Print the whole listing below exactly, skipping every picture.

> **DATASET CONTENT**:

=-=-=

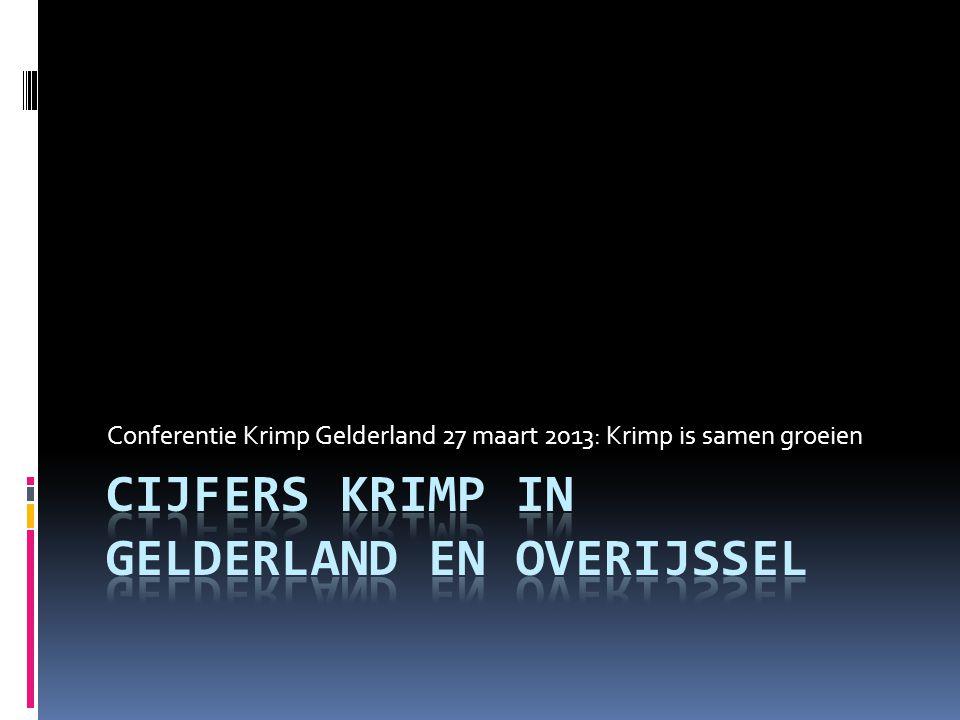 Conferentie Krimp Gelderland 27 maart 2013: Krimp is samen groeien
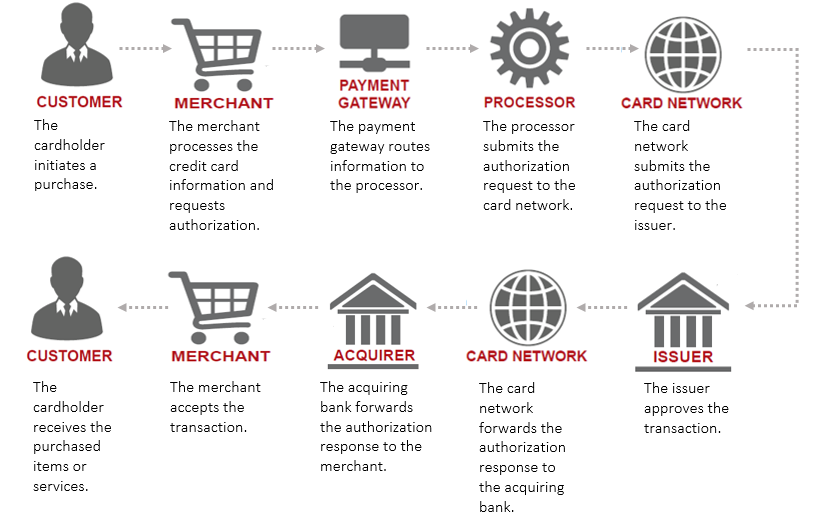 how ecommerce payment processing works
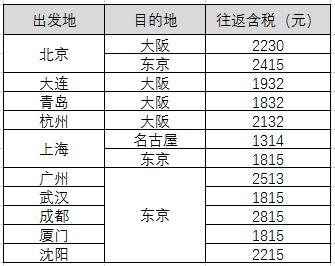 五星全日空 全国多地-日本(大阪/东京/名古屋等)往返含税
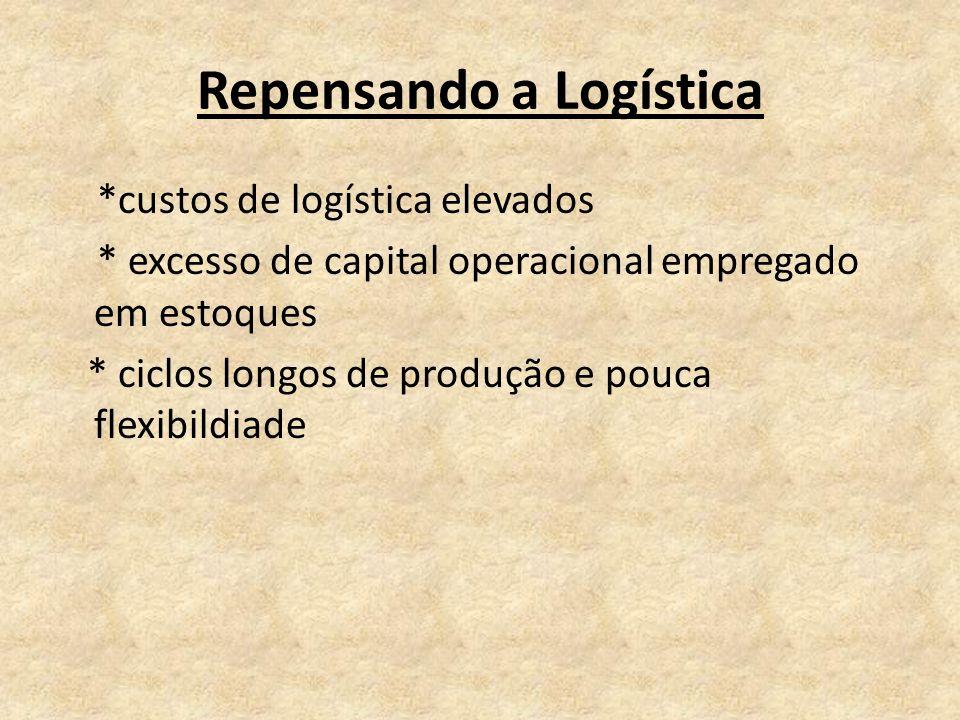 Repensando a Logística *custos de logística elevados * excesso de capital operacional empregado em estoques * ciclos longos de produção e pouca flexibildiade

=-=-=

> **ANSWER SECTION**:
 Conferentie Krimp Gelderland 27 maart 2013: Krimp is samen groeien
 how ecommerce payment processing works
 五星全日空 全国多地-日本(大阪/东京/名古屋等)往返含税
 Repensando a Logística *custos de logística elevados * excesso de capital operacional empregado em estoques * ciclos longos de produção e pouca flexibildiade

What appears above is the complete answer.